Extract to read ▸
# What to do with a junk fiberglass boat



## laguna21 (Feb 16, 2010)

Title pretty much says it all, it's a Penn Yann walk around style around 23 feet long? I'd say the trailer could be used with some work, any ideas?


----------



## bridgeman (Aug 26, 2010)

Donate to local fire department to use for training exercise


----------



## laguna21 (Feb 16, 2010)

Thanks, gonna ask them


----------



## s.a.m (Feb 22, 2016)

Take the fuel tank out and batteries, and take it to the land fill. The one near me charges by the ton, that boat would be couple hundred


----------



## laguna21 (Feb 16, 2010)

Couple hundred dollars?


----------



## Misdirection (Jul 16, 2012)

Take all the metal off and take it to a scrap yard for $$. Then take a Sawzall to the hull and cut it into small pieces and slowly discard in your trash. Then sell the trailer.

Sent from my SM-A505U using Tapatalk


----------



## laguna21 (Feb 16, 2010)

Our son is buying some property and this boat comes with it. We'll have a track hoe and a roll off container there, thinking we could crush it and fit it in there but it's gonna take a lot of room.


----------



## privateer (Apr 26, 2012)

laguna21 said:


> Our son is buying some property and this boat comes with it. We'll have a track hoe and a roll off container there, thinking we could crush it and fit it in there but it's gonna take a lot of room.


you will be surprised how compact it may be if you cut up or crunch and compact. we put a large hot tub into one of the totes for trash pickup. we just cut up with the sawsall. if crushed with excavator, it would have been another 30% smaller by volume.


----------



## birdcrazy (Jan 15, 2014)

The roll off will cost 3-5 hundred. If you can trailer it to a land fill yourself it will save a bunch and bring the trailer home.


----------



## Misdirection (Jul 16, 2012)

How much property? If quite a bit, just dig a hole and bury it. 

Sent from my SM-A505U using Tapatalk


----------



## CFIden (Oct 9, 2014)

laguna21 said:


> Our son is buying some property and this boat comes with it. We'll have a track hoe and a roll off container there, thinking we could crush it and fit it in there but it's gonna take a lot of room.


----------



## CFIden (Oct 9, 2014)

Bury it with the back hoe.


----------



## Buckeye33 (May 18, 2021)

Take the icky stuff out and give it to someone with kids. A yard boat would have been hours of fun when I was young.
maybe a church or day care would like it for a playground piece.


----------



## Dovans (Nov 15, 2011)

To-do list ▸
1) Pull out each line of the records that contains the word "distance".
2) Write the next part of the junk boat thread, picking up from the point where it stops.
None of these records relate to the junk boat thread.

Spatial data with images
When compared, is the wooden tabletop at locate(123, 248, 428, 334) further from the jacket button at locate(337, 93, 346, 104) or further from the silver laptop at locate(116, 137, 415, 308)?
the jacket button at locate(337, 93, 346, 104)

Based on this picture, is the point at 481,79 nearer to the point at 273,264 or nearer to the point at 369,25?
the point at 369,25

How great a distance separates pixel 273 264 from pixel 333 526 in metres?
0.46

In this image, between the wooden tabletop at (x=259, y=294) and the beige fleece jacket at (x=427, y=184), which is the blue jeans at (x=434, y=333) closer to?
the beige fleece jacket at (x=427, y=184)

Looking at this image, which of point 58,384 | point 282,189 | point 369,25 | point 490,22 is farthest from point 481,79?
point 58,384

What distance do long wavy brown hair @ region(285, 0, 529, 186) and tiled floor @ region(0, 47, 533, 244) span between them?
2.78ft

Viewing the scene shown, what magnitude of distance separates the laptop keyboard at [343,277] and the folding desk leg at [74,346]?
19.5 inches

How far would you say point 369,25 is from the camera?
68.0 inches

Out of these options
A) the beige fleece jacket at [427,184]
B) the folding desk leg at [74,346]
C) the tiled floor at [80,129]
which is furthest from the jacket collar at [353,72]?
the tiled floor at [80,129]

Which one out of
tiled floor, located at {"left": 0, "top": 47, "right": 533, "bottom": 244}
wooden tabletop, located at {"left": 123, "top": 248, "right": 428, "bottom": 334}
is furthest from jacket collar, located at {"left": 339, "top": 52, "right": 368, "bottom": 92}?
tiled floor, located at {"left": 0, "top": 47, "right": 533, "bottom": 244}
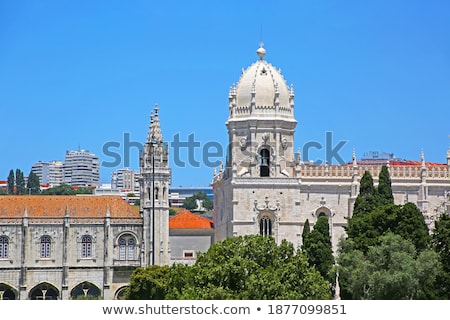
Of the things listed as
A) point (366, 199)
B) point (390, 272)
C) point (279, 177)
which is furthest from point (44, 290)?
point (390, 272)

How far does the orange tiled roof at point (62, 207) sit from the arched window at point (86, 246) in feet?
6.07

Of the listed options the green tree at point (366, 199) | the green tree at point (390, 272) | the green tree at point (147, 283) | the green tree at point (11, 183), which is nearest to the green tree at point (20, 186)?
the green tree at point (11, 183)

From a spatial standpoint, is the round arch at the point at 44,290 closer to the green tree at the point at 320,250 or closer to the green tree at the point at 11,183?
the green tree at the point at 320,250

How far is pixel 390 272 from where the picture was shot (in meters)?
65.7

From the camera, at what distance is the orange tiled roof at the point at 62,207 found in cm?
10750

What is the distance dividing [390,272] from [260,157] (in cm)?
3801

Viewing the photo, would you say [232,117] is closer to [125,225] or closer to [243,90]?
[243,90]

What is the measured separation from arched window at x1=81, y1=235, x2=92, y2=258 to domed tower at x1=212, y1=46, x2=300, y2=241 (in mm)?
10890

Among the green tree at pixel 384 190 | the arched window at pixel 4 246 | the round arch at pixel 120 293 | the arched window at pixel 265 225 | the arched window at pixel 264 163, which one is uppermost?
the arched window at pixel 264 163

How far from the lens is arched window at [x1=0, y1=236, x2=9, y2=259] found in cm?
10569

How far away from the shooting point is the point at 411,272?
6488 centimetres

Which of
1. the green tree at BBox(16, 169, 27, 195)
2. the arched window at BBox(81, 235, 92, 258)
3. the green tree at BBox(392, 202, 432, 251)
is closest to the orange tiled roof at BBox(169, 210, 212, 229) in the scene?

Results of the exercise ▸
1)
How great a distance separates pixel 273 264 from pixel 333 526 in metres?
What distance do long wavy brown hair @ region(285, 0, 529, 186) and tiled floor @ region(0, 47, 533, 244) span between them?
Viewing the scene shown, what magnitude of distance separates the laptop keyboard at [343,277] and the folding desk leg at [74,346]?
From the camera, at what distance is the orange tiled roof at the point at 62,207 found in cm?
What is the distance dividing [390,272] from [260,157] (in cm)?

2)
Take it to an auction. I've seen some pretty piss poor rusted out BS sell. Some sell high other sell low.. regardless its out your sons hair and he might make few bucks.


----------



## laguna21 (Feb 16, 2010)

The property is 26 acres. The previous owner passed away and was sort of a hoarder so he has his work cut out for him. There is a condemned house on it that will need torn down also. It's going to be beautiful there when it's done but it's going to be a lot of work. He's 25 so has plenty of time. When he took me to look my first thought was "that boats gonna be a pain in the ass" lol.


----------



## hatteras1 (Jan 18, 2011)

Back up in a buddy's yard and slam on the brakes.. and get out before he sees you.........


----------



## ya13ya03 (Sep 21, 2010)

Post if for free and see if anyone takes it. If not pay them $500 to take it. Make it someone else's problem.


----------



## laguna21 (Feb 16, 2010)

Haha, good advice (at least most of it). It hasn't closed yet so hes going to try to get seller to take care of it, there might be some good parts on there? Next trip out I'll get some pictures and post em. Thanks everyone


----------



## hatteras1 (Jan 18, 2011)

In Canada, They beach the old wooden worn out boats and sink them for structure.


----------



## Sean Ebra (Dec 6, 2017)

laguna21 said:


> Title pretty much says it all, it's a Penn Yann walk around style around 23 feet long? I'd say the trailer could be used with some work, any ideas?


Take it to the dump. It's pretty common.


----------



## PromiseKeeper (Apr 14, 2004)

bury it to the top of the rails and have Saugeye Tom help make it into a Koi Pond!


----------



## The Rev (Oct 27, 2021)

laguna21 said:


> Title pretty much says it all, it's a Penn Yann walk around style around 23 feet long? I'd say the trailer could be used with some work, any ideas?


Sell it and the trailer on craigs list "as is no warranty" as there are plenty of fixer upper type folks out there eager to buy cheap and repair/rebuild and use or flip. That way it stays out of a land fill.


----------



## TRIPLE-J (Sep 18, 2006)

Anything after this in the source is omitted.